• [Tarea]:
Transcribe todos los registros línea por línea, sin cambiar nada.

• [Datos extraídos]:
____________________
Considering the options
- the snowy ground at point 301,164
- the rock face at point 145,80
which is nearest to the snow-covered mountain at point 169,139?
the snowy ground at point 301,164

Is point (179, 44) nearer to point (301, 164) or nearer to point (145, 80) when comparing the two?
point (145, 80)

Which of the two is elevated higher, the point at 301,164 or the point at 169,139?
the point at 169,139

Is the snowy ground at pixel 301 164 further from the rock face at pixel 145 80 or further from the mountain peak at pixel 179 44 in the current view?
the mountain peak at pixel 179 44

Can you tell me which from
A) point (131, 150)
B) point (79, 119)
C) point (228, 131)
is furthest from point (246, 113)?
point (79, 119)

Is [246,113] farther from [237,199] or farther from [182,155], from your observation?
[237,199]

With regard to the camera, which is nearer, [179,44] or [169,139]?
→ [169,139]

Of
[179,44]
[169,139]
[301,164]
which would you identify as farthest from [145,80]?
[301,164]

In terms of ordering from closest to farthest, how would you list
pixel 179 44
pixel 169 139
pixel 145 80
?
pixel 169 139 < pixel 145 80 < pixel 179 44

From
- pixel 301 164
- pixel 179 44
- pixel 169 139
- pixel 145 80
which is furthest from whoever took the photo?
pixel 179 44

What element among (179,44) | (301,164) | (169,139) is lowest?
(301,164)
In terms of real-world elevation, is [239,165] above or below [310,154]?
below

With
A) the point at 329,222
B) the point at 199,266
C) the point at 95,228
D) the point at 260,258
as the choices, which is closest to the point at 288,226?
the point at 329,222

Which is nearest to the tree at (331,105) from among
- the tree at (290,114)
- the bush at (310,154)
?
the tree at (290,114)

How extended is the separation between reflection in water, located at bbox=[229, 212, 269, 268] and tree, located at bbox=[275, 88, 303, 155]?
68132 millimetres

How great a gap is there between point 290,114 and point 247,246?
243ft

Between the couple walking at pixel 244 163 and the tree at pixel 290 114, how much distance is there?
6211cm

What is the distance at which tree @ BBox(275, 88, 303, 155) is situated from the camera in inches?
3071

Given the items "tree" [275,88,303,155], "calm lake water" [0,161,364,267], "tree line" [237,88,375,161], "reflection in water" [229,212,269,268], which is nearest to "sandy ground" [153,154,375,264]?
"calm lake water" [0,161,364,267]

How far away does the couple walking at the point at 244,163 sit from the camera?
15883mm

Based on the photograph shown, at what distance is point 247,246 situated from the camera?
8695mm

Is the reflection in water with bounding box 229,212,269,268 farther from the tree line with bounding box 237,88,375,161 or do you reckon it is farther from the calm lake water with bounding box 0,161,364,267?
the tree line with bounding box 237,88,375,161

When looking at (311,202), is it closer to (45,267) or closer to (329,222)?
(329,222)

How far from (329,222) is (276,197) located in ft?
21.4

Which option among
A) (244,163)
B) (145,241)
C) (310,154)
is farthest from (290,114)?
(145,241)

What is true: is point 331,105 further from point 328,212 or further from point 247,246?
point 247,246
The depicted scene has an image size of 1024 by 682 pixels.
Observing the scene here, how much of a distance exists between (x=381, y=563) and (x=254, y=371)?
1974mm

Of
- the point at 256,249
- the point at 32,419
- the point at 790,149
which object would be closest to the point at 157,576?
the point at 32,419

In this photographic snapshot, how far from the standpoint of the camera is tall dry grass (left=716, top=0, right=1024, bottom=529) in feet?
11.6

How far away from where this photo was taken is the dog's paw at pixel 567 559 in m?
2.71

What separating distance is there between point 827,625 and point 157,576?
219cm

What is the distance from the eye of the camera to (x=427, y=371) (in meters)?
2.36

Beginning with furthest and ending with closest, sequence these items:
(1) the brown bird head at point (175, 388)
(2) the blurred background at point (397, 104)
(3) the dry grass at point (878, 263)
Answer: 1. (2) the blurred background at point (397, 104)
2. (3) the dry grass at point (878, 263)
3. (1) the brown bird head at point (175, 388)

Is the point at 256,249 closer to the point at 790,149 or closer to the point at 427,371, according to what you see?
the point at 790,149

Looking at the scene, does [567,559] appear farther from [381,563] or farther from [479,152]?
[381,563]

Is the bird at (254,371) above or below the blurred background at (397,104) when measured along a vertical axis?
____________________
• [Respuesta escrita]:
Considering the options
- the snowy ground at point 301,164
- the rock face at point 145,80
which is nearest to the snow-covered mountain at point 169,139?
the snowy ground at point 301,164

Is point (179, 44) nearer to point (301, 164) or nearer to point (145, 80) when comparing the two?
point (145, 80)

Which of the two is elevated higher, the point at 301,164 or the point at 169,139?
the point at 169,139

Is the snowy ground at pixel 301 164 further from the rock face at pixel 145 80 or further from the mountain peak at pixel 179 44 in the current view?
the mountain peak at pixel 179 44

Can you tell me which from
A) point (131, 150)
B) point (79, 119)
C) point (228, 131)
is furthest from point (246, 113)?
point (79, 119)

Is [246,113] farther from [237,199] or farther from [182,155], from your observation?
[237,199]

With regard to the camera, which is nearer, [179,44] or [169,139]?
→ [169,139]

Of
[179,44]
[169,139]
[301,164]
which would you identify as farthest from [145,80]?
[301,164]

In terms of ordering from closest to farthest, how would you list
pixel 179 44
pixel 169 139
pixel 145 80
?
pixel 169 139 < pixel 145 80 < pixel 179 44

From
- pixel 301 164
- pixel 179 44
- pixel 169 139
- pixel 145 80
which is furthest from whoever took the photo?
pixel 179 44

What element among (179,44) | (301,164) | (169,139) is lowest?
(301,164)
In terms of real-world elevation, is [239,165] above or below [310,154]?
below

With
A) the point at 329,222
B) the point at 199,266
C) the point at 95,228
D) the point at 260,258
as the choices, which is closest to the point at 288,226?
the point at 329,222

Which is nearest to the tree at (331,105) from among
- the tree at (290,114)
- the bush at (310,154)
?
the tree at (290,114)

How extended is the separation between reflection in water, located at bbox=[229, 212, 269, 268] and tree, located at bbox=[275, 88, 303, 155]?
68132 millimetres

How great a gap is there between point 290,114 and point 247,246?
243ft

Between the couple walking at pixel 244 163 and the tree at pixel 290 114, how much distance is there?
6211cm

What is the distance at which tree @ BBox(275, 88, 303, 155) is situated from the camera in inches?
3071

Given the items "tree" [275,88,303,155], "calm lake water" [0,161,364,267], "tree line" [237,88,375,161], "reflection in water" [229,212,269,268], which is nearest to "sandy ground" [153,154,375,264]?
"calm lake water" [0,161,364,267]

How far away does the couple walking at the point at 244,163 sit from the camera?
15883mm

Based on the photograph shown, at what distance is point 247,246 situated from the camera?
8695mm

Is the reflection in water with bounding box 229,212,269,268 farther from the tree line with bounding box 237,88,375,161 or do you reckon it is farther from the calm lake water with bounding box 0,161,364,267?
the tree line with bounding box 237,88,375,161

When looking at (311,202), is it closer to (45,267) or closer to (329,222)?
(329,222)

How far from (329,222) is (276,197) located in ft?
21.4

Which option among
A) (244,163)
B) (145,241)
C) (310,154)
is farthest from (290,114)?
(145,241)

What is true: is point 331,105 further from point 328,212 or further from point 247,246?
point 247,246
The depicted scene has an image size of 1024 by 682 pixels.
Observing the scene here, how much of a distance exists between (x=381, y=563) and (x=254, y=371)?
1974mm

Of
- the point at 256,249
- the point at 32,419
- the point at 790,149
which object would be closest to the point at 157,576?
the point at 32,419

In this photographic snapshot, how far from the standpoint of the camera is tall dry grass (left=716, top=0, right=1024, bottom=529) in feet?
11.6

How far away from where this photo was taken is the dog's paw at pixel 567 559 in m?
2.71

What separating distance is there between point 827,625 and point 157,576?
219cm

What is the distance from the eye of the camera to (x=427, y=371) (in meters)?
2.36

Beginning with furthest and ending with closest, sequence these items:
(1) the brown bird head at point (175, 388)
(2) the blurred background at point (397, 104)
(3) the dry grass at point (878, 263)
Answer: 1. (2) the blurred background at point (397, 104)
2. (3) the dry grass at point (878, 263)
3. (1) the brown bird head at point (175, 388)

Is the point at 256,249 closer to the point at 790,149 or closer to the point at 427,371, according to what you see?
the point at 790,149

Looking at the scene, does [567,559] appear farther from [381,563] or farther from [479,152]?
[381,563]

Is the bird at (254,371) above or below the blurred background at (397,104) when measured along a vertical axis?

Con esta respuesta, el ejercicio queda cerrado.